• _Текст для анализа_
* * * * * * *
Вполне логичным был выбор кандидатуры Рихарда Зорге для создания такой группы. Его успех в Китае был более чем значительным. Ему удалось установить хороший контакт с немцами, работавшими в Китае, и эти связи могли оказаться бесценными в условиях Японии, стремительно продвигавшейся по пути все более тесного сотрудничества с победившими недавно в Германии нацистами. Все его лучшие агенты в Китае, за исключением, пожалуй, Агнес Смедли, были японцами. Так, Одзаки вернулся в Японию и продвигался все выше и выше по служебной лестнице . Его вполне можно было вернуть к работе на 4-е Управление Красной армии. Имея все это в виду, Зорге и вызвали в Москву в декабре 1933 года для отчета о его работе в Китае.
«Сразу по возвращении из Китая, — заметил Зорге, — я встретился с генералом Берзиным, шефом 4-го Управления... который встретил меня крайне доброжелательно. Мне было сказано, что в Москве в высшей степени удовлетворены моей работой в Китае, после чего Берзин попросил меня выслушать подробности моей будущей деятельности. Мне не выделили стол в отделе и не назначили на другую работу. Время от времени меня вызывали, чтобы обсудить некоторые вопросы, но по большей части Берзин или его заместитель звонили мне в отель».
Как член ЦИК Советской компартии, Зорге также доложил о результатах своей миссии в Китай в секретном отделе, который держал под контролем его связь с партией и где хранился его партийный билет. Эта подотчетность секретному отделу была постоянной, не зависящей от того, насколько глубоко был вовлечен Зорге в дела разведывательного аппарата Красной армии. «И здесь меня также похвалили за хорошую работу, после чего я сделал доклад в присутствии небольшой комиссии и закончил обработку требуемых данных». Зорге также сказали, что у него «очень высокое положение в партии».
Пока он отчитывался о проделанной работе, пока его проверяли, не испортили ли его контакты с внешним миром, сам Зорге обратился с просьбой дать ему работу, чтобы он мог остаться в Москве. Берзин, однако, отклонил его просьбу. «Полу-
шутливо» Зорге высказал предположение, что тогда он мог бы быть полезен в Японии. Его слова были встречены молчанием. Но, очевидно, он попал в точку: именно это и планировало для него 4-е Управление.
* * * * * * *
• _Исходные данные_

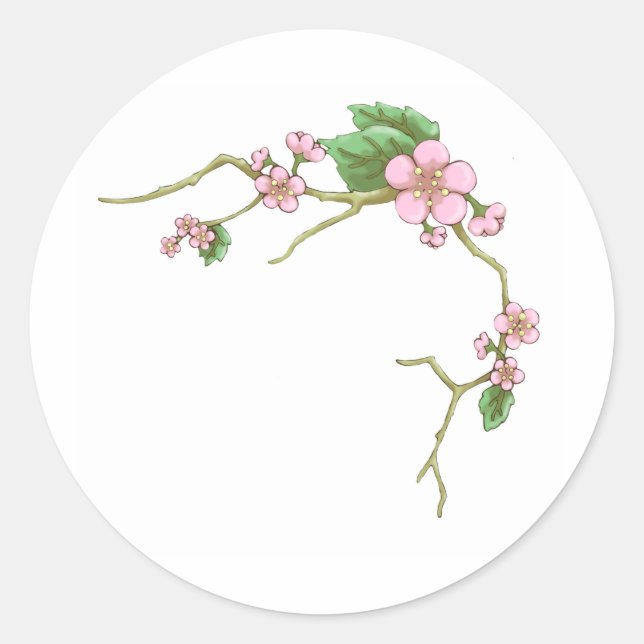 Sakura Blommars Runt Klistermärke (Framsida)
* * * * * * *
• _Задание_
Дословно перепишите из текста о Рихарде Зорге всё, что идет от слов «Пока он отчитывался» вплоть до слов «него 4-е Управление.» включительно.

• _Решение задания_
Пока он отчитывался о проделанной работе, пока его проверяли, не испортили ли его контакты с внешним миром, сам Зорге обратился с просьбой дать ему работу, чтобы он мог остаться в Москве. Берзин, однако, отклонил его просьбу. «Полу-
шутливо» Зорге высказал предположение, что тогда он мог бы быть полезен в Японии. Его слова были встречены молчанием. Но, очевидно, он попал в точку: именно это и планировало для него 4-е Управление.